It’s very challenging working in prisons. There’s inherent tension in my work as an adolescent forensic psychiatrist – the dual role of caring for the young person while managing their risk to others. It’s the prison and nursing staff who are always standing between us (the doctors) and the patients, the prisoners. Always. It’s easier to take positive risks if you are not on the front line – and yet we know, that when we can be more positive and less punitive with young people, the risk of violence reduces. You have to take your colleagues along; they’re the ones taking the risk. Sometimes I manage it, sometimes I don’t.

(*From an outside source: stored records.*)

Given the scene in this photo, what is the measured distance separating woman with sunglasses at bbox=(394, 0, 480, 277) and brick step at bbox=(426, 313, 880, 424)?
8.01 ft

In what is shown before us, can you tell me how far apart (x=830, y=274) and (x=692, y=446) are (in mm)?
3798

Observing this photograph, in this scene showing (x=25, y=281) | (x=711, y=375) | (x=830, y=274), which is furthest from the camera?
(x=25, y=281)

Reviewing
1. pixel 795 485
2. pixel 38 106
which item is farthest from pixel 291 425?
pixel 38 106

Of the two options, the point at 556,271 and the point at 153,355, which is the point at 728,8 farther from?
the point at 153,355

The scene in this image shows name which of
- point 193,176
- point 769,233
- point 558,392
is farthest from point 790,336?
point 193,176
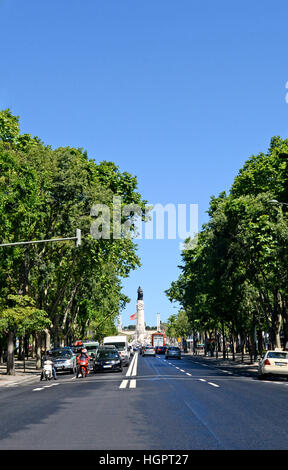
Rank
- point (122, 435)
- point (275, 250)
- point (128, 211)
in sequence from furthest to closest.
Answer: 1. point (128, 211)
2. point (275, 250)
3. point (122, 435)

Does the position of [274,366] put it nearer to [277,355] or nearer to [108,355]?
[277,355]

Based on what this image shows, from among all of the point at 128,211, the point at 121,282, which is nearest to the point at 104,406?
the point at 128,211

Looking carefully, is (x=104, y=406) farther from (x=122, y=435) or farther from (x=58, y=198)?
(x=58, y=198)

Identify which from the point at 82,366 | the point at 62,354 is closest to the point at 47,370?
A: the point at 82,366

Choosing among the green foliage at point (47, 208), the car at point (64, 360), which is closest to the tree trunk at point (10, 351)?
the green foliage at point (47, 208)

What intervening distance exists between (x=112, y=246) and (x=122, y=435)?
3361 cm

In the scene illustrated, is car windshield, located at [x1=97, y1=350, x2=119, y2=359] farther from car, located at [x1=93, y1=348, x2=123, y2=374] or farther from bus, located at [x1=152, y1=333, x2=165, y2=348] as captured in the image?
bus, located at [x1=152, y1=333, x2=165, y2=348]

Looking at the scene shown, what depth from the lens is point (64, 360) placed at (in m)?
41.1

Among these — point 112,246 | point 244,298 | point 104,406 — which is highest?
point 112,246

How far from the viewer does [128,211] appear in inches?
1695

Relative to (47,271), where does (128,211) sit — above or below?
above

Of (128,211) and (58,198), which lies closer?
(58,198)

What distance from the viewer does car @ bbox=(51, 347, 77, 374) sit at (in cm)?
4097
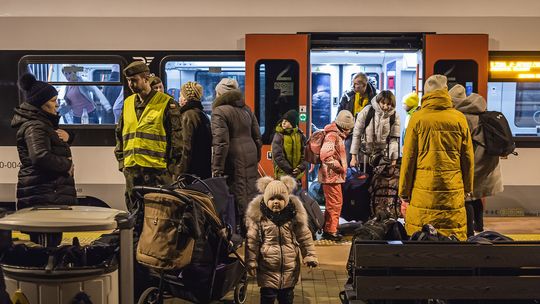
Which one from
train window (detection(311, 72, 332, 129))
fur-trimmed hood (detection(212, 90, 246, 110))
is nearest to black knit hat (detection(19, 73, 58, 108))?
fur-trimmed hood (detection(212, 90, 246, 110))

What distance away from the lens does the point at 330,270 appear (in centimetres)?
549

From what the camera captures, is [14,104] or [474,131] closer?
[474,131]

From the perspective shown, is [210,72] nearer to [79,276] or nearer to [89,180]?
[89,180]

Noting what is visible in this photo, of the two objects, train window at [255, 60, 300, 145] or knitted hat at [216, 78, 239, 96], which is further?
train window at [255, 60, 300, 145]

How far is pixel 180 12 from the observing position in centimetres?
705

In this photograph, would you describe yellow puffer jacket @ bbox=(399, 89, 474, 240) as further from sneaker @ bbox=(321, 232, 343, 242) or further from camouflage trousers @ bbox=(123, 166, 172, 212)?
sneaker @ bbox=(321, 232, 343, 242)

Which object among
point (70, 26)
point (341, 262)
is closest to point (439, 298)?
point (341, 262)

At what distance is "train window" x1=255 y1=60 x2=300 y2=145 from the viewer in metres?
7.02

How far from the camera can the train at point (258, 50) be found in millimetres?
6996

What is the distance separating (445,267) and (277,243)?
1.27 meters

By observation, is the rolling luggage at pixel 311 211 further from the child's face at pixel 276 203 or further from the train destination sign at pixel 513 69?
the train destination sign at pixel 513 69

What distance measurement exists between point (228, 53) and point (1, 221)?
Result: 14.1ft

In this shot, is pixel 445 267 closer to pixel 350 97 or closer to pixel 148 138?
pixel 148 138

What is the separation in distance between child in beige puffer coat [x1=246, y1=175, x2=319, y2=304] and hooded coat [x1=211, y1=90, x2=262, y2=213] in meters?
1.43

At times, there are reasons why young people get locked up. Sometimes prisons and hospitals can seem harsh. I’ve seen prison officers and nurses get assaulted, right in front of me and no one should be assaulted at work. But I’ve also seen young people locked up for what seems to be too long following an incident. The prison staff may say: ‘this person is high risk, they need to be locked away for a while’ but we ask: ‘Can we manage things differently? If you lock them away, they’re likely to get more angry. It’s going to be a problem.’
Prison is punishment-based, but there are also incentive programmes which can be used proactively and innovatively to encourage positive behaviour. It is important that these are young-person centred and reward work over a very short time period. For example, for one young person, we had a system whereby if he behaved safely in the morning, he could get his TV in the afternoon. If that improves their behaviour, the vicious cycle of anger, violence, and poor relationship between young person and staff can be stopped. They can be moved out of segregation in good time.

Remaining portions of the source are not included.